Keith Wade, economista-chefe da gestora do Reino Unido Schroders, diz que a história recente e como os bancos centrais estão lidando com esta crise sugere que as instituições monetárias continuarão a desempenhar um papel importante nos mercados de títulos por muito mais tempo.
O especialista prevê que os EUA não viverão uma situação econômica tão negativa quanto a do Japão, mas que o nível sem precedentes de participação oficial isso significa que “o mercado de títulos dos EUA pode seguir na mesma direção que o mercado de dívida soberana do Japão”.
A dívida do Japão diminuirá até 2025, mais de 264% do PIB, e a dos EUA crescerá para 137%
As últimas projeções do FMI mostram que a dívida dos EUA representará 131% do PIB este ano e o déficit orçamentário do país ficará em torno de 19% do produto interno bruto. A instituição espera que o déficit americano caia fortemente no ano que vem, para 8,7% do PIB, com a retomada da atividade econômica. No entanto, após esta redução no que se espera um ano pós-covid, o défice orçamental dos EUA ficará estagnado em 5,5% do PIB até 2025, segundo as projeções da instituição. Em consequência, dívida pública vai continuar a aumentar nos próximos anos como proporção da economia, para atingir 137% do PIB até 2025.
O endividamento do governo japonês também está em níveis recordes este ano, atingindo 266% do PIB e o déficit público ficará em 14%, segundo o FMI. Tal como nos Estados Unidos, este último deverá diminuir para 2,5% em 2025, no entanto, ao contrário do país norte-americano, a dívida do Japão face ao seu PIB irá estabilizar e reduzir-se para mais de 264% do PIB em 2025.

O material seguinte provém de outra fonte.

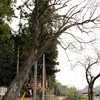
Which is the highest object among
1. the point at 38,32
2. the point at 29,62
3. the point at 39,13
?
the point at 39,13

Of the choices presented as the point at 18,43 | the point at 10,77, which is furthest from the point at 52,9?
the point at 10,77

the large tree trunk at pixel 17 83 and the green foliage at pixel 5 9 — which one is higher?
the green foliage at pixel 5 9

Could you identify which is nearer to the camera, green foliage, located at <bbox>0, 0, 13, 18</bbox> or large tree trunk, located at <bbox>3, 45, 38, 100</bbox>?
large tree trunk, located at <bbox>3, 45, 38, 100</bbox>

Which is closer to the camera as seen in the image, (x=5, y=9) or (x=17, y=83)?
(x=17, y=83)

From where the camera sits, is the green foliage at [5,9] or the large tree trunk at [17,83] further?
the green foliage at [5,9]

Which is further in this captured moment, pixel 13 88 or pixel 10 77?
pixel 10 77

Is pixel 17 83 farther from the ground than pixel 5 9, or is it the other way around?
pixel 5 9

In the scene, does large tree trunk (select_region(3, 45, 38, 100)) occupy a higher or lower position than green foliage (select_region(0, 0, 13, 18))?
lower

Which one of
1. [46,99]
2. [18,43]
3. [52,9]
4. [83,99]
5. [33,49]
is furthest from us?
[83,99]

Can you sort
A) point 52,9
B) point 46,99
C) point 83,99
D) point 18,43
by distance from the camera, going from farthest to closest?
point 83,99 < point 18,43 < point 46,99 < point 52,9

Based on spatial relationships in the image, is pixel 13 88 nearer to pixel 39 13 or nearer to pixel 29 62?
pixel 29 62

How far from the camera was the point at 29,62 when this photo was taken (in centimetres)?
1975

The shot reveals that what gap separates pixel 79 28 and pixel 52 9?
2.86 m

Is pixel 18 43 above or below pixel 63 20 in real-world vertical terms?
above
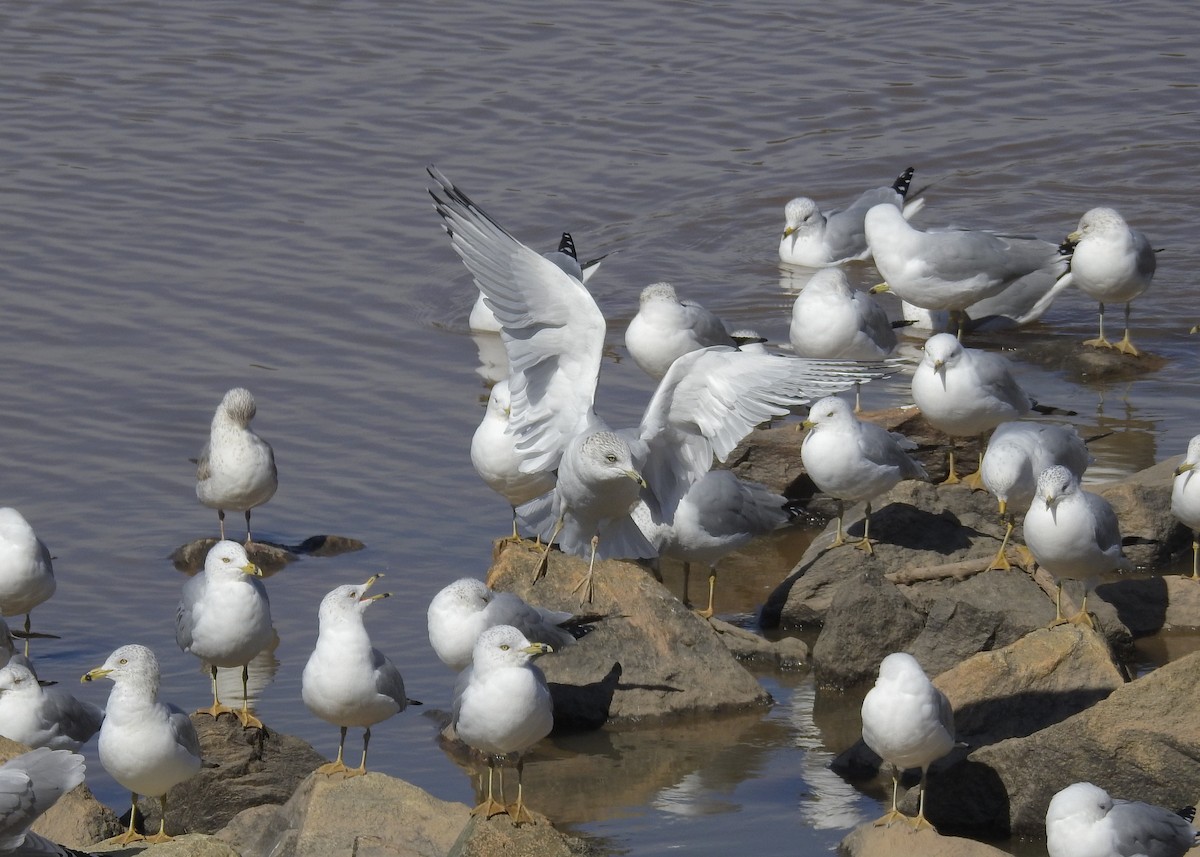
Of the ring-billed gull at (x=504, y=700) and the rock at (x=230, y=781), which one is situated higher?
the ring-billed gull at (x=504, y=700)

Com base nesses dados, Keith Wade aponta que, embora a dívida do Japão seja significativamente maior que a dos Estados Unidos, ela permanece estável em vez de aumentar e que isso reflete a má posição das finanças do governo dos EUA antes do coronavírus, onde o déficit orçamentário era de 6,3% do PIB em um momento em que a economia ia bem com o desemprego abaixo de 4% (o menor nível em 50 anos).
“Indiscutivelmente, o déficit dos EUA deveria estar próximo do ponto de equilíbrio ou mesmo superavitário naquele ponto do ciclo”, diz o especialista. Além disso, Wade enfatiza que esses números são considerados com base em uma rápida recuperação da economia. “As finanças públicas podem melhorar. Mas se a economia demorar mais para se recuperar, ou se o governo incorrer em uma dívida significativa como resultado de seus programas oficiais de apoio, a perspectiva seria pior para títulos dos EUA.
O título dos EUA de 10 anos caiu 52% em 2020 e ultrapassou nesta terça-feira pela primeira vez desde março a barreira de 1% de lucratividade. Fê-lo quando os democratas ganharam terreno contra os senadores republicanos na segunda volta das corridas para o Senado da Geórgia, aumentou o controlo do partido de Joe Biden alimentando as perspectivas de mais estímulos e impulsionando a renda fixa dos EUA. Por sua vez, o título japonês continua acima dos mínimos e negocia com um retorno de 0,01%.